The cost of learning to dive
Anyone starting out on the rewarding and life-changing path of becoming a regular diver will at some point ask ‘’what does it cost?’’.
Like any sport that is equipment-intense, there will be expenses related to getting started. These expenses can be managed and spread out depending on your own situation and the sales skills of your local dive centre.
As a starting point I want to focus on what many will say is the most popular of dive courses and that is Open Water diver.
Most dive training agencies stipulate the required standards and set the basic guidelines as to how their course must be structured and what the requirements for course content, learning materials and minimum standards are. This is not a variable part of the program.
There are variables, however: what brand and configuration of gear, time schedules and training periods are all variables provided they meet the minimum standard. These factors can all be interpreted quite widely – you could end up diving without a hoodie or gloves in a 3mm wetsuit in less than 20 degree water or perhaps you will have a 7mm wetsuit, with a shortie over it, a hoodie, 5mm gloves and so on.
Where no scope for interpretation exists, naturally will follow more expense.
Let’s break it down even more.
Any business irrespective of what it does, exists with the goal of making a profit. Huge turnover don’t always equate with huge profits and many smaller, efficiently run businesses make a tidy profit. So let’s imagine a dive centre with one employee, its main focus being on diver training.
Let’s take the non-variable items first.
You walk in the door and want to become a qualified diver. You don’t want to be conned into doing a seemingly cheap course that will only qualify you to dive to 12 metres while accompanied by an instructor – you want to be able to dive independently, to a reasonable depth. The PADI Open Water course and the NAUI Open Water 1 course, for example, fit the bill nicely. So this is what you will cost the dive operator:
- A training pack with at least the minimum required manual, logbook and dive planner: R450
- Two sets of gear for three days, capitalised and depreciated over a year: R300
- 10 air fills (1 student and 1 Instructor, pool and four dives): R400
- Getting to and from the dive sites: R400
- Wages for the owner/instructor: R850
- Odds and ends such as electricity, pens and pencils, rent, telephone calls, lunch maybe? : R100
(These figures aren’t meant to be prescriptive or even highly accurate, but just give an idea of where expenses occur in running a dive course.)

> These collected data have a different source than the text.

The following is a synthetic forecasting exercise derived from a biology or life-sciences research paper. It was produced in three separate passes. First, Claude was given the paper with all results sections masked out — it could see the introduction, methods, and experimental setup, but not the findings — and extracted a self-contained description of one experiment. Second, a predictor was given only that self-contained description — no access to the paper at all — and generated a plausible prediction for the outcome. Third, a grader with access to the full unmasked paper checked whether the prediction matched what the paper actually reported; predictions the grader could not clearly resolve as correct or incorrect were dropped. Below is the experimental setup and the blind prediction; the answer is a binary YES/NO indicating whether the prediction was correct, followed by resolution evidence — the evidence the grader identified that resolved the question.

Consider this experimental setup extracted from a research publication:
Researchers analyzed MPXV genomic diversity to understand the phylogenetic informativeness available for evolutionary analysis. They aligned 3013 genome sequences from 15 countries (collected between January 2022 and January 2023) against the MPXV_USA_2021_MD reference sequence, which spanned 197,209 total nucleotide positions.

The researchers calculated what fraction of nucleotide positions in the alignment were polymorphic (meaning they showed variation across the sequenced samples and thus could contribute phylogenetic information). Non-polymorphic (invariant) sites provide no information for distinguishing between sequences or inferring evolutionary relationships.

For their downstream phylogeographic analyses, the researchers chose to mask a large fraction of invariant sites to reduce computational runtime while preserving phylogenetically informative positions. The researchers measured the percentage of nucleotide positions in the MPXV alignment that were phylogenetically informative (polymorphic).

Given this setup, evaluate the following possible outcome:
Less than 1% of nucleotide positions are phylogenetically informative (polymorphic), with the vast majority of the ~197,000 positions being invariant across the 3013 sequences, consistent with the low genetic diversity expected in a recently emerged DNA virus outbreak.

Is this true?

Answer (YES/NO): NO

So it’s not implausible that R2,500 of your course fee is eaten up before you even hit the water. You may look at some of the costs I’ve listed above and say to yourself, “He’s smoking socks – it doesn’t cost a dive centre anything to fill a cylinder! And what’s this about the gear costing R300 over the course days? Dive centres hardly pay anything for gear, and then they have it to use as they please!”